The origin of sunglasses dates back to the eighteen century, when the noblewomen and gentlemen of Venice began feeling the need to protect their skin, but also their eyes, from the reflections on the water of the Lagoon.
Venetian noblewomen who wanted to protect their skin during the navigation of the city’s canals on board of the typical gondolas would use a sort of hand-held mirror made of green lens (the typical color of the Venetian glass, obtained by a mysterious and unknown material) that were called gondola glasses or vetri di dama. These can be considered as the very first attempt to protect the eyes and skin from the rays of sunshine.
But Venetian opticians were also the first in Italy who started producing eyeglasses for men with temple pieces that reached to the ear, holding the lenses on the nose, in the way we still wear them today. This type of male sunglasses was known as Goldoni glasses and even though nobody knows exactly why they were so called, legend has it that the famous Venetian playwright Carlo Goldoni, used to wear a pair of those glasses while walking around the city.
This first prototype of glasses with UV lenses was produced in Murano, Venice, during the eighteen century and the first time it made an appearance in literature was the 1911 when a French noble woman, a certain Madame Alfred Heymann, author of Lunettes et Lorgnettes de Jadis, inserted in her book the first-in-history print representing a gondola glass, that she described as “Gondola glass with green glass to preserve the sight from reflection. Venice, XVIII century”.

The most extraordinary thing of the whole story is that even though the UV were discovered only in the 1870s, the Venetian opticians of the 17th century, already fabricated lenses that actually protected eyes as efficiently as the later versions. In fact when Venetian optician Roberto Vascellari tried to put the green Venetian lenses from the past under the spectrophotometer, he made an extraordinary discovery: the green lenses was able to protect from UV even more than those lenses made in 1956 by Giuseppe Ratti for the famous expedition of Lino Lacedelli on the K2, thanks to the massive presence of iron. If you want to discover more curious facts you might not know about sunglasses.
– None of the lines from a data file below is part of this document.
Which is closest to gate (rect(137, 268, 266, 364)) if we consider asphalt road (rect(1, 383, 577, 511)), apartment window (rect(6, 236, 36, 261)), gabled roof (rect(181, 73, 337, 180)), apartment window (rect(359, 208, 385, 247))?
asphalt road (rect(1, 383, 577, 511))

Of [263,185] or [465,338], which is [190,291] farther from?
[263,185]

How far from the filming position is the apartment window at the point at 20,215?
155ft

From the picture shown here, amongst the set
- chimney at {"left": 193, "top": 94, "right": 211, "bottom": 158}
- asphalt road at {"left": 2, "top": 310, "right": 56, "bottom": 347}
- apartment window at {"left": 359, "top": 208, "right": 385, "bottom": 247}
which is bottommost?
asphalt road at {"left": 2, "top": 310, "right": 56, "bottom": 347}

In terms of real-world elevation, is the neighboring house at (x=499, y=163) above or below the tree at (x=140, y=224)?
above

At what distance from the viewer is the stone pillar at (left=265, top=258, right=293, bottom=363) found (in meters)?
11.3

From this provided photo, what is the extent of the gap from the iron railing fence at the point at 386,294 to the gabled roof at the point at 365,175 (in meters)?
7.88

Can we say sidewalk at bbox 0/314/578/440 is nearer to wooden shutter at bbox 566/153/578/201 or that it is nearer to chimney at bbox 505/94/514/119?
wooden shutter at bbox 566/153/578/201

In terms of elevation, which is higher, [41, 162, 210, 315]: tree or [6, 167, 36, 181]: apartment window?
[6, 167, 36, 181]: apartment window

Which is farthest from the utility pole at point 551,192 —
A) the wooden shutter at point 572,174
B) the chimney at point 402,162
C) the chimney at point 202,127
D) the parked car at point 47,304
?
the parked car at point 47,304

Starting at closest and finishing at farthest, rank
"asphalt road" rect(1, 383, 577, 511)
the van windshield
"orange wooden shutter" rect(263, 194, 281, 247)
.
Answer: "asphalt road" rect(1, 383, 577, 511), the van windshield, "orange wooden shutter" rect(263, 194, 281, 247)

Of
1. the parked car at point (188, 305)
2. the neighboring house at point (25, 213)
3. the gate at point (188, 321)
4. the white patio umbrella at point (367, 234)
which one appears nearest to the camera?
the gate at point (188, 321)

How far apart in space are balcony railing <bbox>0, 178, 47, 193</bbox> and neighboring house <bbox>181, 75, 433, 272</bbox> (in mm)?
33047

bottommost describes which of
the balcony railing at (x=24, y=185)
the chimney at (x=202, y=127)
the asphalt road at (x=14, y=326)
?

As an unmissable piece in every fashionista’s (and not only) handbag, sunglasses are nowadays synonymous with fashion and glamour, the accessory all of us love to wear and show off especially on sunny days. But did you know the history of the universally used and glamorous sunglasses was strictly linked to that of the Italian city of Venice? Right, originally Venetian noblewomen and gentlemen used green glasses in order to protect and maintain the pallor of their noble skin (as well as to fight signs of ageing) from the reflection of the sun on the water of Venetian canals. At those times, the pallor of the skin was in fact a sign of nobility and the distinguishing feature, setting them apart from the lower social classes.